**Input data:**
- Opening Delimiter -

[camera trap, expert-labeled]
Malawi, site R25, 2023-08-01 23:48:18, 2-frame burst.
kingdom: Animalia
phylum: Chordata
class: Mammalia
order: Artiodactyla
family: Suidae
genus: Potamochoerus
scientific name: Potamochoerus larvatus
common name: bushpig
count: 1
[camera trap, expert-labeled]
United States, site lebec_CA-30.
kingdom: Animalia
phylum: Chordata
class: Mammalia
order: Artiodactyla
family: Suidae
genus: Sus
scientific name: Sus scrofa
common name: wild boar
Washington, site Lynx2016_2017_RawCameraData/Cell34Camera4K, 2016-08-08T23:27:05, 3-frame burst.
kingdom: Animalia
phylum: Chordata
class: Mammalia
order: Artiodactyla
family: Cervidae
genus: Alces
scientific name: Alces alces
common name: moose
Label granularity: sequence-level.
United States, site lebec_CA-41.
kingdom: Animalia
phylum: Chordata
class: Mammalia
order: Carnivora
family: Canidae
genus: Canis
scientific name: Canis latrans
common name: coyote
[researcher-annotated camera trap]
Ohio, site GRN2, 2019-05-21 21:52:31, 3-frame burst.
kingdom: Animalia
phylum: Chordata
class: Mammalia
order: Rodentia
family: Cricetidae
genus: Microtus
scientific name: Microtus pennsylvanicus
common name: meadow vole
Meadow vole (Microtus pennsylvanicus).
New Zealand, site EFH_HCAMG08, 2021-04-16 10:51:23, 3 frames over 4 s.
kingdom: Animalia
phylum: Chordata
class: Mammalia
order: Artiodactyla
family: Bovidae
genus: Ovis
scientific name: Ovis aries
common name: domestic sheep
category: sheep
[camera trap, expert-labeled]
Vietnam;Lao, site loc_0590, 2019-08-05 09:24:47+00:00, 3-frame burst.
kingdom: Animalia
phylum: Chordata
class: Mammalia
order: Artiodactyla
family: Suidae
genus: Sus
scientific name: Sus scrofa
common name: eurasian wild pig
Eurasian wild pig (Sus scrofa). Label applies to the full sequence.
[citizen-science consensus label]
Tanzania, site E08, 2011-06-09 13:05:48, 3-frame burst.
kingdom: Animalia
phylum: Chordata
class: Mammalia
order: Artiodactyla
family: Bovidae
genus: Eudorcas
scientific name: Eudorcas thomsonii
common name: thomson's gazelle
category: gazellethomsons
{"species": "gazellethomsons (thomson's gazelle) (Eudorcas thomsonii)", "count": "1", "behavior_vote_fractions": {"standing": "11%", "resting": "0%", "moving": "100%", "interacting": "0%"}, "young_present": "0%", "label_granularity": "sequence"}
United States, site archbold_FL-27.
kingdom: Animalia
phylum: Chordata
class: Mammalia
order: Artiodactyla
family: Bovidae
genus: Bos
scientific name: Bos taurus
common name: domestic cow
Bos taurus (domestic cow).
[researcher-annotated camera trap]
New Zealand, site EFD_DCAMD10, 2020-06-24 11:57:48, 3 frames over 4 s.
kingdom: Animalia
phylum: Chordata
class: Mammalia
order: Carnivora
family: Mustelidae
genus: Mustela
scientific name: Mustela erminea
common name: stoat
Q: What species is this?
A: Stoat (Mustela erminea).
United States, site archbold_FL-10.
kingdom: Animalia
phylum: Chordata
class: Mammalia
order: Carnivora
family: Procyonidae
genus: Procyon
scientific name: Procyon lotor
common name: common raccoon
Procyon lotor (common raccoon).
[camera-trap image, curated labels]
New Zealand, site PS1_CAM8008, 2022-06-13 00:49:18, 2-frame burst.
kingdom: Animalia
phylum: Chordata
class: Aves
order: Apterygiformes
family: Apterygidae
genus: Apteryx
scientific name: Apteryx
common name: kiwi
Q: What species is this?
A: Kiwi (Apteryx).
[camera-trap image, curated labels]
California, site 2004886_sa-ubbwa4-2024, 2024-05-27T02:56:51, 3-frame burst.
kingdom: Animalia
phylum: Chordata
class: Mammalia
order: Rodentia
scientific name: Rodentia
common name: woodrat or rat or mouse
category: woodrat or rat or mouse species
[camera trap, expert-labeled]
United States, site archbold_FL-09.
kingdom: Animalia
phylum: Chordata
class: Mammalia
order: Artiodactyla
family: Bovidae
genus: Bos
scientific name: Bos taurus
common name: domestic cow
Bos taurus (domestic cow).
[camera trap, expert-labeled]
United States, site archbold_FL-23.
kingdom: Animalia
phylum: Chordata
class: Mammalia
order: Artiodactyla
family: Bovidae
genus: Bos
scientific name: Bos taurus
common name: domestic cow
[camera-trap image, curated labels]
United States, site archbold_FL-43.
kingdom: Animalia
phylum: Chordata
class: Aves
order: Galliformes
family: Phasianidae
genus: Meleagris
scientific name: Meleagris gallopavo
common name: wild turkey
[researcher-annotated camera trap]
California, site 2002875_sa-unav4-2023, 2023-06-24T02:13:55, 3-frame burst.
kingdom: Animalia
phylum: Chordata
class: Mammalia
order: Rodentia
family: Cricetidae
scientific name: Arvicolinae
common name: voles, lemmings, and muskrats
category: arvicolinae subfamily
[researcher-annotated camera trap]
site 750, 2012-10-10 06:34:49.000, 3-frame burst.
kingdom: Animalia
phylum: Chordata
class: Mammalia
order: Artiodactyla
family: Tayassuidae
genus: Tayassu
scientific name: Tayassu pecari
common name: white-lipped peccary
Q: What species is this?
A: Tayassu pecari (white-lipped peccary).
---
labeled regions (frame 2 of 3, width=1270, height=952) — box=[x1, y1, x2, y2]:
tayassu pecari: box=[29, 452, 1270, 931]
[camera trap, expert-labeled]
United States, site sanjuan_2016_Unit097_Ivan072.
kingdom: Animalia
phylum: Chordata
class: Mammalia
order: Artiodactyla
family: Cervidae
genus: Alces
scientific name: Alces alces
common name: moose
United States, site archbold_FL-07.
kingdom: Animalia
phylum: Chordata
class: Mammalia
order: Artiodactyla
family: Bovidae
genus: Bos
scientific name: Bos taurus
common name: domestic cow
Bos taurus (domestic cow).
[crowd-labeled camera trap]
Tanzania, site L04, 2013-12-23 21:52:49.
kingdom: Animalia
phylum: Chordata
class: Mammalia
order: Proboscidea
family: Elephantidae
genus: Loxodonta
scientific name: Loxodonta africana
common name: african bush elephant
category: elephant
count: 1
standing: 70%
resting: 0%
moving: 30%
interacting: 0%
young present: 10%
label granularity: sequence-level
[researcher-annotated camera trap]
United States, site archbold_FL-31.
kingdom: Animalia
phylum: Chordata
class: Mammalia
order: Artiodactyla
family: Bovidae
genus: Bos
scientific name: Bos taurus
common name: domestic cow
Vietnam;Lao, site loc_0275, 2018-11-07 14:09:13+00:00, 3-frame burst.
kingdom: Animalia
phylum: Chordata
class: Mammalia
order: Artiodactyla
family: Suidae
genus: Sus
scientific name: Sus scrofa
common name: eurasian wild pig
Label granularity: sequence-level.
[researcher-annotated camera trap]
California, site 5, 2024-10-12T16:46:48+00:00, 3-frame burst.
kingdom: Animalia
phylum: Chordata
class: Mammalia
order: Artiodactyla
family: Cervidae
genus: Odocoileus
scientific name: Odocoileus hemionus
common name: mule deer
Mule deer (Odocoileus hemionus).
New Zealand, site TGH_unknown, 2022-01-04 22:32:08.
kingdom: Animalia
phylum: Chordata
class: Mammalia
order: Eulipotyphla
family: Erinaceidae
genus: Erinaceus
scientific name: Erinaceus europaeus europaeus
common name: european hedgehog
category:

- Closing Delimiter -

For this task, set down the entire listing word for word.

**Written answer:**
[camera trap, expert-labeled]
Malawi, site R25, 2023-08-01 23:48:18, 2-frame burst.
kingdom: Animalia
phylum: Chordata
class: Mammalia
order: Artiodactyla
family: Suidae
genus: Potamochoerus
scientific name: Potamochoerus larvatus
common name: bushpig
count: 1
[camera trap, expert-labeled]
United States, site lebec_CA-30.
kingdom: Animalia
phylum: Chordata
class: Mammalia
order: Artiodactyla
family: Suidae
genus: Sus
scientific name: Sus scrofa
common name: wild boar
Washington, site Lynx2016_2017_RawCameraData/Cell34Camera4K, 2016-08-08T23:27:05, 3-frame burst.
kingdom: Animalia
phylum: Chordata
class: Mammalia
order: Artiodactyla
family: Cervidae
genus: Alces
scientific name: Alces alces
common name: moose
Label granularity: sequence-level.
United States, site lebec_CA-41.
kingdom: Animalia
phylum: Chordata
class: Mammalia
order: Carnivora
family: Canidae
genus: Canis
scientific name: Canis latrans
common name: coyote
[researcher-annotated camera trap]
Ohio, site GRN2, 2019-05-21 21:52:31, 3-frame burst.
kingdom: Animalia
phylum: Chordata
class: Mammalia
order: Rodentia
family: Cricetidae
genus: Microtus
scientific name: Microtus pennsylvanicus
common name: meadow vole
Meadow vole (Microtus pennsylvanicus).
New Zealand, site EFH_HCAMG08, 2021-04-16 10:51:23, 3 frames over 4 s.
kingdom: Animalia
phylum: Chordata
class: Mammalia
order: Artiodactyla
family: Bovidae
genus: Ovis
scientific name: Ovis aries
common name: domestic sheep
category: sheep
[camera trap, expert-labeled]
Vietnam;Lao, site loc_0590, 2019-08-05 09:24:47+00:00, 3-frame burst.
kingdom: Animalia
phylum: Chordata
class: Mammalia
order: Artiodactyla
family: Suidae
genus: Sus
scientific name: Sus scrofa
common name: eurasian wild pig
Eurasian wild pig (Sus scrofa). Label applies to the full sequence.
[citizen-science consensus label]
Tanzania, site E08, 2011-06-09 13:05:48, 3-frame burst.
kingdom: Animalia
phylum: Chordata
class: Mammalia
order: Artiodactyla
family: Bovidae
genus: Eudorcas
scientific name: Eudorcas thomsonii
common name: thomson's gazelle
category: gazellethomsons
{"species": "gazellethomsons (thomson's gazelle) (Eudorcas thomsonii)", "count": "1", "behavior_vote_fractions": {"standing": "11%", "resting": "0%", "moving": "100%", "interacting": "0%"}, "young_present": "0%", "label_granularity": "sequence"}
United States, site archbold_FL-27.
kingdom: Animalia
phylum: Chordata
class: Mammalia
order: Artiodactyla
family: Bovidae
genus: Bos
scientific name: Bos taurus
common name: domestic cow
Bos taurus (domestic cow).
[researcher-annotated camera trap]
New Zealand, site EFD_DCAMD10, 2020-06-24 11:57:48, 3 frames over 4 s.
kingdom: Animalia
phylum: Chordata
class: Mammalia
order: Carnivora
family: Mustelidae
genus: Mustela
scientific name: Mustela erminea
common name: stoat
Q: What species is this?
A: Stoat (Mustela erminea).
United States, site archbold_FL-10.
kingdom: Animalia
phylum: Chordata
class: Mammalia
order: Carnivora
family: Procyonidae
genus: Procyon
scientific name: Procyon lotor
common name: common raccoon
Procyon lotor (common raccoon).
[camera-trap image, curated labels]
New Zealand, site PS1_CAM8008, 2022-06-13 00:49:18, 2-frame burst.
kingdom: Animalia
phylum: Chordata
class: Aves
order: Apterygiformes
family: Apterygidae
genus: Apteryx
scientific name: Apteryx
common name: kiwi
Q: What species is this?
A: Kiwi (Apteryx).
[camera-trap image, curated labels]
California, site 2004886_sa-ubbwa4-2024, 2024-05-27T02:56:51, 3-frame burst.
kingdom: Animalia
phylum: Chordata
class: Mammalia
order: Rodentia
scientific name: Rodentia
common name: woodrat or rat or mouse
category: woodrat or rat or mouse species
[camera trap, expert-labeled]
United States, site archbold_FL-09.
kingdom: Animalia
phylum: Chordata
class: Mammalia
order: Artiodactyla
family: Bovidae
genus: Bos
scientific name: Bos taurus
common name: domestic cow
Bos taurus (domestic cow).
[camera trap, expert-labeled]
United States, site archbold_FL-23.
kingdom: Animalia
phylum: Chordata
class: Mammalia
order: Artiodactyla
family: Bovidae
genus: Bos
scientific name: Bos taurus
common name: domestic cow
[camera-trap image, curated labels]
United States, site archbold_FL-43.
kingdom: Animalia
phylum: Chordata
class: Aves
order: Galliformes
family: Phasianidae
genus: Meleagris
scientific name: Meleagris gallopavo
common name: wild turkey
[researcher-annotated camera trap]
California, site 2002875_sa-unav4-2023, 2023-06-24T02:13:55, 3-frame burst.
kingdom: Animalia
phylum: Chordata
class: Mammalia
order: Rodentia
family: Cricetidae
scientific name: Arvicolinae
common name: voles, lemmings, and muskrats
category: arvicolinae subfamily
[researcher-annotated camera trap]
site 750, 2012-10-10 06:34:49.000, 3-frame burst.
kingdom: Animalia
phylum: Chordata
class: Mammalia
order: Artiodactyla
family: Tayassuidae
genus: Tayassu
scientific name: Tayassu pecari
common name: white-lipped peccary
Q: What species is this?
A: Tayassu pecari (white-lipped peccary).
---
labeled regions (frame 2 of 3, width=1270, height=952) — box=[x1, y1, x2, y2]:
tayassu pecari: box=[29, 452, 1270, 931]
[camera trap, expert-labeled]
United States, site sanjuan_2016_Unit097_Ivan072.
kingdom: Animalia
phylum: Chordata
class: Mammalia
order: Artiodactyla
family: Cervidae
genus: Alces
scientific name: Alces alces
common name: moose
United States, site archbold_FL-07.
kingdom: Animalia
phylum: Chordata
class: Mammalia
order: Artiodactyla
family: Bovidae
genus: Bos
scientific name: Bos taurus
common name: domestic cow
Bos taurus (domestic cow).
[crowd-labeled camera trap]
Tanzania, site L04, 2013-12-23 21:52:49.
kingdom: Animalia
phylum: Chordata
class: Mammalia
order: Proboscidea
family: Elephantidae
genus: Loxodonta
scientific name: Loxodonta africana
common name: african bush elephant
category: elephant
count: 1
standing: 70%
resting: 0%
moving: 30%
interacting: 0%
young present: 10%
label granularity: sequence-level
[researcher-annotated camera trap]
United States, site archbold_FL-31.
kingdom: Animalia
phylum: Chordata
class: Mammalia
order: Artiodactyla
family: Bovidae
genus: Bos
scientific name: Bos taurus
common name: domestic cow
Vietnam;Lao, site loc_0275, 2018-11-07 14:09:13+00:00, 3-frame burst.
kingdom: Animalia
phylum: Chordata
class: Mammalia
order: Artiodactyla
family: Suidae
genus: Sus
scientific name: Sus scrofa
common name: eurasian wild pig
Label granularity: sequence-level.
[researcher-annotated camera trap]
California, site 5, 2024-10-12T16:46:48+00:00, 3-frame burst.
kingdom: Animalia
phylum: Chordata
class: Mammalia
order: Artiodactyla
family: Cervidae
genus: Odocoileus
scientific name: Odocoileus hemionus
common name: mule deer
Mule deer (Odocoileus hemionus).
New Zealand, site TGH_unknown, 2022-01-04 22:32:08.
kingdom: Animalia
phylum: Chordata
class: Mammalia
order: Eulipotyphla
family: Erinaceidae
genus: Erinaceus
scientific name: Erinaceus europaeus europaeus
common name: european hedgehog
category:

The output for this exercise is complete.